Telegraf fails to write to InfluxDB 3.0 Serverless due to retention period error

We’re currently trialling Cloud 2 / InfluxDB 3 Serverless to replace an InfluxDB 2.0 OSS instance we’re managing ourselves. We use Telegraf to with the AMQP consumer input and InfluxDB 2.0 output plugins.

Our system uses data buckets with 6 months’ retention but the data source will occasionally generate samples well before the retention period.

With InfluxDB 2.4 OSS we get the following message from Telegraf when it writes a batch with some samples outside the range. Telegraf then moves on to the next batch of points which is fine for our application.
2023-10-20T10:07:49Z E! [outputs.influxdb_v2] Failed to write metric to BUCKET_NAME_REDACTED (will be dropped: 422 Unprocessable Entity): unprocessable entity: failure writing points to database: partial write: points beyond retention policy dropped=3

On InfluxDB 3 Serverless we see the following messages instead. Telegraf then retries the same batch of points over and over again.
2023-10-20T10:07:48Z E! [agent] Error writing to outputs.influxdb_v2: failed to send metrics to any configured server(s)
2023-10-20T10:07:48Z E! [outputs.influxdb_v2] When writing to [https://eu-central-1-1.aws.cloud2.influxdata.com/]: failed to write metric to BUCKET_NAME_REDACTED (403 Forbidden): forbidden: dml handler error: data in table sensor_sample is outside of the retention period: minimum acceptable timestamp is 2023-09-20T10:07:48.930235814+00:00, but observed timestamp 2013-01-01T00:03:38.221+00:00 is older.

━━━━

* EXERCISE TASKS:
1 - Reproduce the Telegraf post word for word, starting at "2023-10-20T10:07:48Z E! [agent]" and ending at "2013-01-01T00:03:38.221+00:00 is older.".
2 - Answer these questions from the Telegraf post:
(a) How long is the retention period of the data buckets in the system described?
(b) What HTTP status does InfluxDB 3 Serverless return when the write fails?
(c) What does Telegraf do after the failed write to InfluxDB 2.4 OSS?
The records that come next have no connection to the Telegraf post.

━━━━

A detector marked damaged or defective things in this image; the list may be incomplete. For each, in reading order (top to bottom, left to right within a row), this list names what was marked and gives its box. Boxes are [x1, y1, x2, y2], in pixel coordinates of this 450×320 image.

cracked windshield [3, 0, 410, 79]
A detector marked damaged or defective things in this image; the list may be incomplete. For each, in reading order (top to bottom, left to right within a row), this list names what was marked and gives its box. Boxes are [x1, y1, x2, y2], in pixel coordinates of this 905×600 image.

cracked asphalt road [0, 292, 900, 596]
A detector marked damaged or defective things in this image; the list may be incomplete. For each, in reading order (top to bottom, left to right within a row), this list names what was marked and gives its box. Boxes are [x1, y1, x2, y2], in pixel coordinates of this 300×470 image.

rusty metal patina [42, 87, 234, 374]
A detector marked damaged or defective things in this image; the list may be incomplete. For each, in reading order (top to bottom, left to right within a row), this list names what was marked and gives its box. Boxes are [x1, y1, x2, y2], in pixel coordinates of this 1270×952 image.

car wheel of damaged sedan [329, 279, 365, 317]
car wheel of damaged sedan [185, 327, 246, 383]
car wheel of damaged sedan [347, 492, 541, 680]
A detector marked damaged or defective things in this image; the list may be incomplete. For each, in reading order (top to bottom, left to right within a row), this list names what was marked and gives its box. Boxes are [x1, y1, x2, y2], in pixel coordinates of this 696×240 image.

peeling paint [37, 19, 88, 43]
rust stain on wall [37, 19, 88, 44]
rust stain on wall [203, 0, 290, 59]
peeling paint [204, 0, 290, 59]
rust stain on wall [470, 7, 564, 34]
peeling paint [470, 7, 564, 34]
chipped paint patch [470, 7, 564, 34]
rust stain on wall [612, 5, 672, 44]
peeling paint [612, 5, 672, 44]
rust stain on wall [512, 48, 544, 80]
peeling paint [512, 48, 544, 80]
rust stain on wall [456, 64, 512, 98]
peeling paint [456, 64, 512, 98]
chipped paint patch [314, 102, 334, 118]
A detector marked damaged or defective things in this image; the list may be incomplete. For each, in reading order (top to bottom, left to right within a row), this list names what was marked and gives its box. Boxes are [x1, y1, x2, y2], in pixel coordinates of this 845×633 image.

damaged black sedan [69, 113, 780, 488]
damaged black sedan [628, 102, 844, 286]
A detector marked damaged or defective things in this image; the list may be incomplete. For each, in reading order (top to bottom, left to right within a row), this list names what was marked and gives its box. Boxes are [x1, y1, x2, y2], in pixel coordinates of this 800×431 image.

━━━━

* ANSWERS FOR THE EXERCISE:
1 -
2023-10-20T10:07:48Z E! [agent] Error writing to outputs.influxdb_v2: failed to send metrics to any configured server(s)
2023-10-20T10:07:48Z E! [outputs.influxdb_v2] When writing to [https://eu-central-1-1.aws.cloud2.influxdata.com/]: failed to write metric to BUCKET_NAME_REDACTED (403 Forbidden): forbidden: dml handler error: data in table sensor_sample is outside of the retention period: minimum acceptable timestamp is 2023-09-20T10:07:48.930235814+00:00, but observed timestamp 2013-01-01T00:03:38.221+00:00 is older.

2 -
(a) Six months.
(b) 403 Forbidden.
(c) It moves on to the next batch of points.